We learned a lesson the other night. Even just tasting a
small bit of mushroom can make you very sick. A valuable lesson, one we can
laugh about now, one we even laughed about in the middle of cleaning the vomit
on the stairs and making tea to ease down a very upset stomach. But around 3.30
in the morning, sitting with my computer in a warm kitchen drinking tea, I saw
Maddy being very small and serious, cuddled up in her blanket on the couch,
still feeling bad, about to fall asleep. I wondered what she was thinking.
Outside the first blackbird was singing, the day had already
started. A new day in which she would be very much alive and would surely find
it hilarious and embarrasing, hopefully in that order. The table was still
covered with red en brown mushrooms, some withered flowers and just behind it,
Maddy had fallen asleep. The birdsong made it all look like an opera scene.
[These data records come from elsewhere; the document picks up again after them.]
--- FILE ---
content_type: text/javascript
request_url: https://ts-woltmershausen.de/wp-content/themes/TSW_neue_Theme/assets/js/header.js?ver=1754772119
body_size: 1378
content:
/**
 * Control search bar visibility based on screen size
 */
We all ate mushrooms last night, the ones Maddy and I
collected on our way back home. The “sammetssopp”, boletus subtomentosus. With
the boletus, the one with the spongy underside, you can’t make any mistakes. The
poisenous boletus can’t be mistaken for a good one. I never eat any mushrooms I’m
not 99% sure of.
We had a nice pasta with mushrooms grilled in butter and
garlic and a wild sorrel salad. The sorrel that grows in the woods is
beautiful. Green tender leaves, cloverlike with three leaves but a brighter
green than the regular clover and a long pink root that lets go very easily
when you’re foraging. We collected handsful of it in just two minutes. Coffee
and chocolat chip dumpsterdive cookies for desert. A two way foraged meal
Emile and Silke went for a walk and came back carrying more
mushrooms. Big red ones, a “russola’ species according to Maddy and the
mushroom book. Mick had told Maddy that there can never be any harm in tasting
a mushroom, as long as you don’t swallow it when it tastes bitter. She thought
there would be no harm in swallowing some bits that weren’t bitter.
When I went to bed they were still sitting around the table,
being delighted by the wonderful red species they found. Two hours later, when
I was sound asleep, Maddy knocked on my door, being genuinly afraid and shortly
after very sick.
In the morning she told me that at some point she had thought
“if these are my last moments, shouldn’t I then think about something memorable
to say”? I was curious what she would have said. But she never told me.
Last words. I’m not sure if they carry a bigger meaning than
the other ones, the first ones, the inbetween ones, the carefully rehearsed
ones, the slip of the tongue.
In the end, silence always has the last word.